* [THE PROBLEM] Your response should be the complete data, transcribed exactly.

* [INPUT FOR THIS TASK]
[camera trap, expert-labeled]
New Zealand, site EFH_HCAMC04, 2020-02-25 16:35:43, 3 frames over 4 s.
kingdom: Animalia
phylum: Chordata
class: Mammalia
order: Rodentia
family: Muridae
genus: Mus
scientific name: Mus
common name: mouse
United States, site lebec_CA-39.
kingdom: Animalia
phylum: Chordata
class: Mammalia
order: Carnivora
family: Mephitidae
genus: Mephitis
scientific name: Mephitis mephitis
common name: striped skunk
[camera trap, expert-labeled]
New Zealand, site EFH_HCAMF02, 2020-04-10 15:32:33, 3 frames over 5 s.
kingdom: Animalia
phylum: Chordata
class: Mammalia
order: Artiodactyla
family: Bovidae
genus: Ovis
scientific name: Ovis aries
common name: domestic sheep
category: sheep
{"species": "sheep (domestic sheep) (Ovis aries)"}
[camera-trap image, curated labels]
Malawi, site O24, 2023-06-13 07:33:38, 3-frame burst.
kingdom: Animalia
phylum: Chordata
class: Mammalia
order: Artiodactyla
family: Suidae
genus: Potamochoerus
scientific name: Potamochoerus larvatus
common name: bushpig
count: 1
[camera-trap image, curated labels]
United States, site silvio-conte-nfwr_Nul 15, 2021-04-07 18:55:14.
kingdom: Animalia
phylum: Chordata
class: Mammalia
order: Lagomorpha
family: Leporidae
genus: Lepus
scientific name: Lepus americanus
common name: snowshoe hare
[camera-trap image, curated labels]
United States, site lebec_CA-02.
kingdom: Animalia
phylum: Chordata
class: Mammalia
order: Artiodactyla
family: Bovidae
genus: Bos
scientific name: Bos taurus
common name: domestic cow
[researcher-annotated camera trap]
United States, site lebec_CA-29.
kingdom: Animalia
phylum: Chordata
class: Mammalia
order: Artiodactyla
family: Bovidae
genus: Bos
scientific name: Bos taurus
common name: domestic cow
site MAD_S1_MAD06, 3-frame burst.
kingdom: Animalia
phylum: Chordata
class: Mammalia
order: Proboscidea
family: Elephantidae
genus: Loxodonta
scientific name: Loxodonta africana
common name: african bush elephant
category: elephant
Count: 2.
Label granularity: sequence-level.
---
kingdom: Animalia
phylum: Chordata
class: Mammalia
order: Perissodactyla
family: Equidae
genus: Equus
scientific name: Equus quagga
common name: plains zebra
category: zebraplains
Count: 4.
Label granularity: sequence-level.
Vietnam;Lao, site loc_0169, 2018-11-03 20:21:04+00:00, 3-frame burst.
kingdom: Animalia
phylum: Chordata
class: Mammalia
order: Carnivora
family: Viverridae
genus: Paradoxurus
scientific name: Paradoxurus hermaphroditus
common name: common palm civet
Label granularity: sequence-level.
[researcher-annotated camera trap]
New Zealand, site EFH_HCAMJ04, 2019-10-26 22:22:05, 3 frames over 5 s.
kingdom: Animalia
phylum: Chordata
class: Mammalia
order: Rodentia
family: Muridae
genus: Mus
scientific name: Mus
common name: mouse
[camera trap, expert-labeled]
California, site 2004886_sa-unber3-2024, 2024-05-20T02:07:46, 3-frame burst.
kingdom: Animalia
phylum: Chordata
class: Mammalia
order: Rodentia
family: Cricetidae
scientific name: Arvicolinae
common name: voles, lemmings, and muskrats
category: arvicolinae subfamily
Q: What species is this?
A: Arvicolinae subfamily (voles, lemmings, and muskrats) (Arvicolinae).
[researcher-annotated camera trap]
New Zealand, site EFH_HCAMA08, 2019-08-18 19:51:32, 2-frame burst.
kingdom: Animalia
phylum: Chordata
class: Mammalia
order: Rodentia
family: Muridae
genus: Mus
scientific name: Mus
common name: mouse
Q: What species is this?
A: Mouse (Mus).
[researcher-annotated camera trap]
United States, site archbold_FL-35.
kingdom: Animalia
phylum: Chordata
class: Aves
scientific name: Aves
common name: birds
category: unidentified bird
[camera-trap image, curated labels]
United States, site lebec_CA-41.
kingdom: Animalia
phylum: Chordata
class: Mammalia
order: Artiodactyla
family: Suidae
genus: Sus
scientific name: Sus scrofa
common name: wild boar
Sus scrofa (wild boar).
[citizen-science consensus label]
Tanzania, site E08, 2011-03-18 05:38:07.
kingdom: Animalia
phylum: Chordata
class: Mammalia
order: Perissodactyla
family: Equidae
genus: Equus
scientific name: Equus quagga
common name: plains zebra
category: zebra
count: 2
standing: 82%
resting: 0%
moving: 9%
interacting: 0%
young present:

* [WRITTEN ANSWER]
[camera trap, expert-labeled]
New Zealand, site EFH_HCAMC04, 2020-02-25 16:35:43, 3 frames over 4 s.
kingdom: Animalia
phylum: Chordata
class: Mammalia
order: Rodentia
family: Muridae
genus: Mus
scientific name: Mus
common name: mouse
United States, site lebec_CA-39.
kingdom: Animalia
phylum: Chordata
class: Mammalia
order: Carnivora
family: Mephitidae
genus: Mephitis
scientific name: Mephitis mephitis
common name: striped skunk
[camera trap, expert-labeled]
New Zealand, site EFH_HCAMF02, 2020-04-10 15:32:33, 3 frames over 5 s.
kingdom: Animalia
phylum: Chordata
class: Mammalia
order: Artiodactyla
family: Bovidae
genus: Ovis
scientific name: Ovis aries
common name: domestic sheep
category: sheep
{"species": "sheep (domestic sheep) (Ovis aries)"}
[camera-trap image, curated labels]
Malawi, site O24, 2023-06-13 07:33:38, 3-frame burst.
kingdom: Animalia
phylum: Chordata
class: Mammalia
order: Artiodactyla
family: Suidae
genus: Potamochoerus
scientific name: Potamochoerus larvatus
common name: bushpig
count: 1
[camera-trap image, curated labels]
United States, site silvio-conte-nfwr_Nul 15, 2021-04-07 18:55:14.
kingdom: Animalia
phylum: Chordata
class: Mammalia
order: Lagomorpha
family: Leporidae
genus: Lepus
scientific name: Lepus americanus
common name: snowshoe hare
[camera-trap image, curated labels]
United States, site lebec_CA-02.
kingdom: Animalia
phylum: Chordata
class: Mammalia
order: Artiodactyla
family: Bovidae
genus: Bos
scientific name: Bos taurus
common name: domestic cow
[researcher-annotated camera trap]
United States, site lebec_CA-29.
kingdom: Animalia
phylum: Chordata
class: Mammalia
order: Artiodactyla
family: Bovidae
genus: Bos
scientific name: Bos taurus
common name: domestic cow
site MAD_S1_MAD06, 3-frame burst.
kingdom: Animalia
phylum: Chordata
class: Mammalia
order: Proboscidea
family: Elephantidae
genus: Loxodonta
scientific name: Loxodonta africana
common name: african bush elephant
category: elephant
Count: 2.
Label granularity: sequence-level.
---
kingdom: Animalia
phylum: Chordata
class: Mammalia
order: Perissodactyla
family: Equidae
genus: Equus
scientific name: Equus quagga
common name: plains zebra
category: zebraplains
Count: 4.
Label granularity: sequence-level.
Vietnam;Lao, site loc_0169, 2018-11-03 20:21:04+00:00, 3-frame burst.
kingdom: Animalia
phylum: Chordata
class: Mammalia
order: Carnivora
family: Viverridae
genus: Paradoxurus
scientific name: Paradoxurus hermaphroditus
common name: common palm civet
Label granularity: sequence-level.
[researcher-annotated camera trap]
New Zealand, site EFH_HCAMJ04, 2019-10-26 22:22:05, 3 frames over 5 s.
kingdom: Animalia
phylum: Chordata
class: Mammalia
order: Rodentia
family: Muridae
genus: Mus
scientific name: Mus
common name: mouse
[camera trap, expert-labeled]
California, site 2004886_sa-unber3-2024, 2024-05-20T02:07:46, 3-frame burst.
kingdom: Animalia
phylum: Chordata
class: Mammalia
order: Rodentia
family: Cricetidae
scientific name: Arvicolinae
common name: voles, lemmings, and muskrats
category: arvicolinae subfamily
Q: What species is this?
A: Arvicolinae subfamily (voles, lemmings, and muskrats) (Arvicolinae).
[researcher-annotated camera trap]
New Zealand, site EFH_HCAMA08, 2019-08-18 19:51:32, 2-frame burst.
kingdom: Animalia
phylum: Chordata
class: Mammalia
order: Rodentia
family: Muridae
genus: Mus
scientific name: Mus
common name: mouse
Q: What species is this?
A: Mouse (Mus).
[researcher-annotated camera trap]
United States, site archbold_FL-35.
kingdom: Animalia
phylum: Chordata
class: Aves
scientific name: Aves
common name: birds
category: unidentified bird
[camera-trap image, curated labels]
United States, site lebec_CA-41.
kingdom: Animalia
phylum: Chordata
class: Mammalia
order: Artiodactyla
family: Suidae
genus: Sus
scientific name: Sus scrofa
common name: wild boar
Sus scrofa (wild boar).
[citizen-science consensus label]
Tanzania, site E08, 2011-03-18 05:38:07.
kingdom: Animalia
phylum: Chordata
class: Mammalia
order: Perissodactyla
family: Equidae
genus: Equus
scientific name: Equus quagga
common name: plains zebra
category: zebra
count: 2
standing: 82%
resting: 0%
moving: 9%
interacting: 0%
young present:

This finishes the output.